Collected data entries
•••••

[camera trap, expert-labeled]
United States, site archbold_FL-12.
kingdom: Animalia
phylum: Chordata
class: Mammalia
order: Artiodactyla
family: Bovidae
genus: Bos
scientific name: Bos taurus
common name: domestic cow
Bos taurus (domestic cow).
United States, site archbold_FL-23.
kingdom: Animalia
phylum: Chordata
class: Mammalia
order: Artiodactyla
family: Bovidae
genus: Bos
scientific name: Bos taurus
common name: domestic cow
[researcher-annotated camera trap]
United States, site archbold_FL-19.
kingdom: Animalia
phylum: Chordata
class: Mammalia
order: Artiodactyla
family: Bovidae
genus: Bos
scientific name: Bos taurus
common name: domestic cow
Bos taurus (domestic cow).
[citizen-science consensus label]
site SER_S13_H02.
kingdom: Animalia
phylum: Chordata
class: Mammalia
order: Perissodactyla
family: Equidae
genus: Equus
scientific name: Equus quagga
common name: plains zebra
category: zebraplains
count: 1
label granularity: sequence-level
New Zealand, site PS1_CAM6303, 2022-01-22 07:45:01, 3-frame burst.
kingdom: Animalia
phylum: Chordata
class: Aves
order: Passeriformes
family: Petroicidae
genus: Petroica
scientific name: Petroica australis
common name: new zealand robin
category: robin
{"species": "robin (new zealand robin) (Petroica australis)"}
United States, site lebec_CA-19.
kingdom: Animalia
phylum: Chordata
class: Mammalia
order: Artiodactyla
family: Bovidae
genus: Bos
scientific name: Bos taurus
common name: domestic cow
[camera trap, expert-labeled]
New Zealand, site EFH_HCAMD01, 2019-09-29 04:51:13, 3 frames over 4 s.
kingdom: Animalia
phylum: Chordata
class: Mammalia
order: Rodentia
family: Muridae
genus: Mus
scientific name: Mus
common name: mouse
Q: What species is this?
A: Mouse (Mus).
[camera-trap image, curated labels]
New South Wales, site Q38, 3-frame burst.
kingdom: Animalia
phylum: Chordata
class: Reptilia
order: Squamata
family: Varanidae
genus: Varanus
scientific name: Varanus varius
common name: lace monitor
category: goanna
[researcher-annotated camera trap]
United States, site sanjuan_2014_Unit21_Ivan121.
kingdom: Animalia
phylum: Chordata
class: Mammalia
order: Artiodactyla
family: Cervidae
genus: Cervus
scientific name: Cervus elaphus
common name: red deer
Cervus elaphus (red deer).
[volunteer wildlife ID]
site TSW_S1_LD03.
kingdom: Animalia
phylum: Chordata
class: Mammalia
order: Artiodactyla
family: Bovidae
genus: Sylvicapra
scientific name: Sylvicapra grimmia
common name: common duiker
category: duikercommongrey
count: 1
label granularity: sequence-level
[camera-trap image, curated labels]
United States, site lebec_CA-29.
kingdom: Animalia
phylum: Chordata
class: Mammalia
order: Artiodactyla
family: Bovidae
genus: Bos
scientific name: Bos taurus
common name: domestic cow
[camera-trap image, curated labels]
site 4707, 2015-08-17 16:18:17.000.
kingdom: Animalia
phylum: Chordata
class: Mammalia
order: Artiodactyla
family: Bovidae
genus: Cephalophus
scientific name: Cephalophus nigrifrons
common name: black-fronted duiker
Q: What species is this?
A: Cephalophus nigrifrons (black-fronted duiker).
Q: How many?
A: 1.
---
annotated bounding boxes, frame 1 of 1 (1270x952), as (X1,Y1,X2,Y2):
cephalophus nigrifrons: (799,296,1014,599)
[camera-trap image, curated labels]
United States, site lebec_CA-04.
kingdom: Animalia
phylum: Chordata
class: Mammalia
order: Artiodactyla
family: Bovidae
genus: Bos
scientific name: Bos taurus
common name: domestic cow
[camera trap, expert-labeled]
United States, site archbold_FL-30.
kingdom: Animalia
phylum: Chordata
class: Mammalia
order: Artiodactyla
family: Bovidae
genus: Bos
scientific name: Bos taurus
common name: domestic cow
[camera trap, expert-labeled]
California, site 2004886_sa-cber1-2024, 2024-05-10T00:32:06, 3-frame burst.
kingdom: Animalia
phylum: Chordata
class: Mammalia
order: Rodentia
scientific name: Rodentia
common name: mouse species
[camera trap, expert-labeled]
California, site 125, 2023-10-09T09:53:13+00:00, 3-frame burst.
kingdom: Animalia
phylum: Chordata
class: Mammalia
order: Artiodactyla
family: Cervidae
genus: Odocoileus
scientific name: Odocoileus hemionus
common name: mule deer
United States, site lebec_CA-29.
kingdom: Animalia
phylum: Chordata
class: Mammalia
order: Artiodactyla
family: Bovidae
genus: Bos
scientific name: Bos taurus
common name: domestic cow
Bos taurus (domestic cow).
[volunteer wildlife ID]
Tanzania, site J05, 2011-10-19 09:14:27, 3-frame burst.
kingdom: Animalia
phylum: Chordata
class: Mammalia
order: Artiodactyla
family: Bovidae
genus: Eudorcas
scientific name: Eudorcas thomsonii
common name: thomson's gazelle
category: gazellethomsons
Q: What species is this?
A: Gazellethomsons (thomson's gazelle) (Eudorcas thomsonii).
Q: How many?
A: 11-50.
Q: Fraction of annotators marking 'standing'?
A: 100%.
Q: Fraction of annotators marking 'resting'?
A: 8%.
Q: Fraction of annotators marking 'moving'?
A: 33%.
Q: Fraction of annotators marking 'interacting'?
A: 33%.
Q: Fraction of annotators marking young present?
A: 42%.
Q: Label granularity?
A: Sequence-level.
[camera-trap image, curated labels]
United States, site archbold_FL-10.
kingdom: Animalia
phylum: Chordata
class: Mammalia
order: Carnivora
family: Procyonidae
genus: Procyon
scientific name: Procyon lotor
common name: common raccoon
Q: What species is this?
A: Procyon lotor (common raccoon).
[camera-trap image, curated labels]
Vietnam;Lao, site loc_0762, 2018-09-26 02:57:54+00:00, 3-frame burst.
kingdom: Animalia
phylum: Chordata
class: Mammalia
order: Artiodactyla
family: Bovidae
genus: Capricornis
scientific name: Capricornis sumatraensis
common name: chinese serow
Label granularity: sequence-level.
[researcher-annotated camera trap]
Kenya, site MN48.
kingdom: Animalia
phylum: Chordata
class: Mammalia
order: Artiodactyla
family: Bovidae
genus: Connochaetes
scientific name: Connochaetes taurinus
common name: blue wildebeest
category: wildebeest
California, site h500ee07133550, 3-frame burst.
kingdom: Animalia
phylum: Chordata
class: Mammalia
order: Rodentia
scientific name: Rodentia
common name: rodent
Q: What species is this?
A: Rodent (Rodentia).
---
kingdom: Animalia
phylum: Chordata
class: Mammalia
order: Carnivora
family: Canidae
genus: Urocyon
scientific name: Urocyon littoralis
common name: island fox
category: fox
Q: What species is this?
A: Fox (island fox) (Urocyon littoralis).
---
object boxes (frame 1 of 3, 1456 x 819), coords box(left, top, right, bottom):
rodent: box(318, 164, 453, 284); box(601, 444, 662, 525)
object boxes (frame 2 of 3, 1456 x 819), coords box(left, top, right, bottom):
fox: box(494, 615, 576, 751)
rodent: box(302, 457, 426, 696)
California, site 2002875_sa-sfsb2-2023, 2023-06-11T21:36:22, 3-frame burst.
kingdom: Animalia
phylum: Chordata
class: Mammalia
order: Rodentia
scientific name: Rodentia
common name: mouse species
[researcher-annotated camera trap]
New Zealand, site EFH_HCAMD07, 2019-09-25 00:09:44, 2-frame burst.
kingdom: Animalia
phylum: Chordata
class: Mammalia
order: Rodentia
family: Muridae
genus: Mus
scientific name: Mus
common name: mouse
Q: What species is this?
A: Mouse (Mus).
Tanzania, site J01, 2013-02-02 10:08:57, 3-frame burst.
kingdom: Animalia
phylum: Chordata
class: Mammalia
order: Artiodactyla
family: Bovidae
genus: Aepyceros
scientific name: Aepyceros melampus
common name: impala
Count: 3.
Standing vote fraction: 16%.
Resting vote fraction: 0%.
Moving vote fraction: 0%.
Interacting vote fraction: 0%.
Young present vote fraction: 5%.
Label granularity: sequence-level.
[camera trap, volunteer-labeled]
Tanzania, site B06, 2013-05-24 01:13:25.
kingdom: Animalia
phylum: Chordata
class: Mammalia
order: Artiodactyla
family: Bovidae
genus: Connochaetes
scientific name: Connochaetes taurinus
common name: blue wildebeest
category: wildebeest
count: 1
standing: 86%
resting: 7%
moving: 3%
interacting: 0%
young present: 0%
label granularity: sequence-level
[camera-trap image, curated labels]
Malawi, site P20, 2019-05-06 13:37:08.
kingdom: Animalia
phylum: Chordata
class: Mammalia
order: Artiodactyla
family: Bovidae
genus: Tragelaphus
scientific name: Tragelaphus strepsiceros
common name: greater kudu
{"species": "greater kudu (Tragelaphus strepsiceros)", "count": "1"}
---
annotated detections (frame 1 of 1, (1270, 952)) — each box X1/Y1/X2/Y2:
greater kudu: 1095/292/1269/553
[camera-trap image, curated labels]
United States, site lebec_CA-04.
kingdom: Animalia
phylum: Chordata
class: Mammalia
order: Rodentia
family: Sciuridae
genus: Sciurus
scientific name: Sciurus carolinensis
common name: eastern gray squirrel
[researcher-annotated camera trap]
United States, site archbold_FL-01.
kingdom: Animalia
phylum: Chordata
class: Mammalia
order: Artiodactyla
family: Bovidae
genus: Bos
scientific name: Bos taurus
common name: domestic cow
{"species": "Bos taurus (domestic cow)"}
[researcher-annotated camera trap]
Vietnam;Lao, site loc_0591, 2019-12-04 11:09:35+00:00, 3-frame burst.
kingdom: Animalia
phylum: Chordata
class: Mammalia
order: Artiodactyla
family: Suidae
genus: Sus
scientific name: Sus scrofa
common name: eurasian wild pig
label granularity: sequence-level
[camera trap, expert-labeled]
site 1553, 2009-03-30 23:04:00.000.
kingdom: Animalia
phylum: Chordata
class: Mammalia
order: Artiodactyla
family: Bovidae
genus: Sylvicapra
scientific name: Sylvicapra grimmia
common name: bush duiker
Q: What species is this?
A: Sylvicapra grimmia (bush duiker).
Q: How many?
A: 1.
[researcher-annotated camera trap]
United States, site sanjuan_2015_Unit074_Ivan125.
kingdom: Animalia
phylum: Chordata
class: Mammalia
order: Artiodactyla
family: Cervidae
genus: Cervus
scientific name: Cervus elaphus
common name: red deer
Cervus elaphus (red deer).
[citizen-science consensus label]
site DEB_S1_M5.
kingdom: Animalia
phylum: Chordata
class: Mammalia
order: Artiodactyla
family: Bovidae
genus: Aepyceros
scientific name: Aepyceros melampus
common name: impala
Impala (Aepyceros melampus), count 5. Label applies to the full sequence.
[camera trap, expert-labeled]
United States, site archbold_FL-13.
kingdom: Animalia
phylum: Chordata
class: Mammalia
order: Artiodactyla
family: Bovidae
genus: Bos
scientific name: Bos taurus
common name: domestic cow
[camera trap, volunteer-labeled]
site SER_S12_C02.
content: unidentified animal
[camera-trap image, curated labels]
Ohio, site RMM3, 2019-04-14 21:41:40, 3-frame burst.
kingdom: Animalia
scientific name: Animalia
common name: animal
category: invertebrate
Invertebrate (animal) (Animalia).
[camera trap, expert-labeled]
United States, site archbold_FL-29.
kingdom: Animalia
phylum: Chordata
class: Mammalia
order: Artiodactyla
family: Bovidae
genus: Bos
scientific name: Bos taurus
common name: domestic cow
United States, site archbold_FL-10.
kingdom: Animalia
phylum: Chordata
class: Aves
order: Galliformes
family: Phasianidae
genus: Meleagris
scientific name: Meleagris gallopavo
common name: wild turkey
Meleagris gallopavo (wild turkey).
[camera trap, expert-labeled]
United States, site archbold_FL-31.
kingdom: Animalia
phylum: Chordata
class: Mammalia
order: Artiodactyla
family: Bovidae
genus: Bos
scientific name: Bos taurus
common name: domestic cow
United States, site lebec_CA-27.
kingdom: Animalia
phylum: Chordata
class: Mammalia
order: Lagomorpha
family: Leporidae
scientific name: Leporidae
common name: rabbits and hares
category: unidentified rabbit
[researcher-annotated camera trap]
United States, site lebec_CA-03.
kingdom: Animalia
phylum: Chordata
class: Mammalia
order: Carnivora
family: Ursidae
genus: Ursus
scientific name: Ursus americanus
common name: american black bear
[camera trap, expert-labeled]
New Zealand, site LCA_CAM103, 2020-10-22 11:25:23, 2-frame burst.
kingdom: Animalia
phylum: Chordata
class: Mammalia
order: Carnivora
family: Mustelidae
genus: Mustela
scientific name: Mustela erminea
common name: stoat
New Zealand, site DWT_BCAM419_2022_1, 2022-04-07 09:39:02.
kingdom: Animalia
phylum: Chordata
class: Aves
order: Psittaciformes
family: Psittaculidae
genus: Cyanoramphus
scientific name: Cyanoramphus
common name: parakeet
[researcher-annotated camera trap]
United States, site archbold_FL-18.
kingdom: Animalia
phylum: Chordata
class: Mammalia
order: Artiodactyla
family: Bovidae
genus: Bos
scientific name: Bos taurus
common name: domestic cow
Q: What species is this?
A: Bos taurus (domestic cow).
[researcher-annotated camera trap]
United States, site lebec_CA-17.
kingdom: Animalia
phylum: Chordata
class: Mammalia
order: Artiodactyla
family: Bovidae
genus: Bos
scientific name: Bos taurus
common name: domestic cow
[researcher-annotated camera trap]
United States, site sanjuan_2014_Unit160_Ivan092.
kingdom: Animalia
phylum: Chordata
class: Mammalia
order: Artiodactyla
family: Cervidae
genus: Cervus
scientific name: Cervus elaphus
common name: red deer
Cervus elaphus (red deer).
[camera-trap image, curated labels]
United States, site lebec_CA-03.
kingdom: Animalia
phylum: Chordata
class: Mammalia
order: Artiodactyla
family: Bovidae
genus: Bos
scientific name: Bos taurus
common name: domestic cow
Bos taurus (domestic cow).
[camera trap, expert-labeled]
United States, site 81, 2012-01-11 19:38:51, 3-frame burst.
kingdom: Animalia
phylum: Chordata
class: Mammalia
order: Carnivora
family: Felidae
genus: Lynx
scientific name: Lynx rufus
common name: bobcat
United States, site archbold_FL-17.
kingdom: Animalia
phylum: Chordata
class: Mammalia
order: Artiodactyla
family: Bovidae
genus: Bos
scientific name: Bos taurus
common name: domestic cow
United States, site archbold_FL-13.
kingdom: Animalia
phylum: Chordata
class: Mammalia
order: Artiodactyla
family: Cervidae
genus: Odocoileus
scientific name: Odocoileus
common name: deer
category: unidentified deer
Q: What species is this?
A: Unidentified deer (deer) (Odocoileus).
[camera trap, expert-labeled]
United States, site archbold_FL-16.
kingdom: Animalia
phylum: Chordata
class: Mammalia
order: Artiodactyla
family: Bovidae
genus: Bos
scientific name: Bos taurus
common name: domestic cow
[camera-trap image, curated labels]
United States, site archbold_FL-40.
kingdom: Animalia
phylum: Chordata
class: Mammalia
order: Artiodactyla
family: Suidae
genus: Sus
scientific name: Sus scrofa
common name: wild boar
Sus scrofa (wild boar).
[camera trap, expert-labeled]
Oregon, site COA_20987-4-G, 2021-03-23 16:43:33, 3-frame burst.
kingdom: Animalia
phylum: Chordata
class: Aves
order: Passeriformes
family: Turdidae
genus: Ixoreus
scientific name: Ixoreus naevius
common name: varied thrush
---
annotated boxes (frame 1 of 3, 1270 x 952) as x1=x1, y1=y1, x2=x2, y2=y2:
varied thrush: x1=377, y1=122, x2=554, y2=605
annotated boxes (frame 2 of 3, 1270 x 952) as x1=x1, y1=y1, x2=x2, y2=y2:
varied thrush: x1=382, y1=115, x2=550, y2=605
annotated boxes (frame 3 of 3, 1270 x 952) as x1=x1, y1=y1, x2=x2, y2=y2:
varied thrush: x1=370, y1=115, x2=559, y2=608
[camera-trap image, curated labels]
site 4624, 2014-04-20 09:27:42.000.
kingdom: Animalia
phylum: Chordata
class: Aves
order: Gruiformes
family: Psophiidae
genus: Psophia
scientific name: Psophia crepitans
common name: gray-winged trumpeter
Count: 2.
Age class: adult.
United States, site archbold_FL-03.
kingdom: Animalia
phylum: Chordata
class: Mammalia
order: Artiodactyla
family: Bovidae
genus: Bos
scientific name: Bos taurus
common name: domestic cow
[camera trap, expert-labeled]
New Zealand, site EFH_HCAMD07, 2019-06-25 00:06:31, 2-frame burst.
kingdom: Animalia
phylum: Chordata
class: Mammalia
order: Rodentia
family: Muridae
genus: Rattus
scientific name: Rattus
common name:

•••••

WORK REQUIRED —
In exact wording, restate the lines of the data above from the first through the one holding "United States, site archbold_FL-19.", and stop after that line.

TASK OUTPUT —
[camera trap, expert-labeled]
United States, site archbold_FL-12.
kingdom: Animalia
phylum: Chordata
class: Mammalia
order: Artiodactyla
family: Bovidae
genus: Bos
scientific name: Bos taurus
common name: domestic cow
Bos taurus (domestic cow).
United States, site archbold_FL-23.
kingdom: Animalia
phylum: Chordata
class: Mammalia
order: Artiodactyla
family: Bovidae
genus: Bos
scientific name: Bos taurus
common name: domestic cow
[researcher-annotated camera trap]
United States, site archbold_FL-19.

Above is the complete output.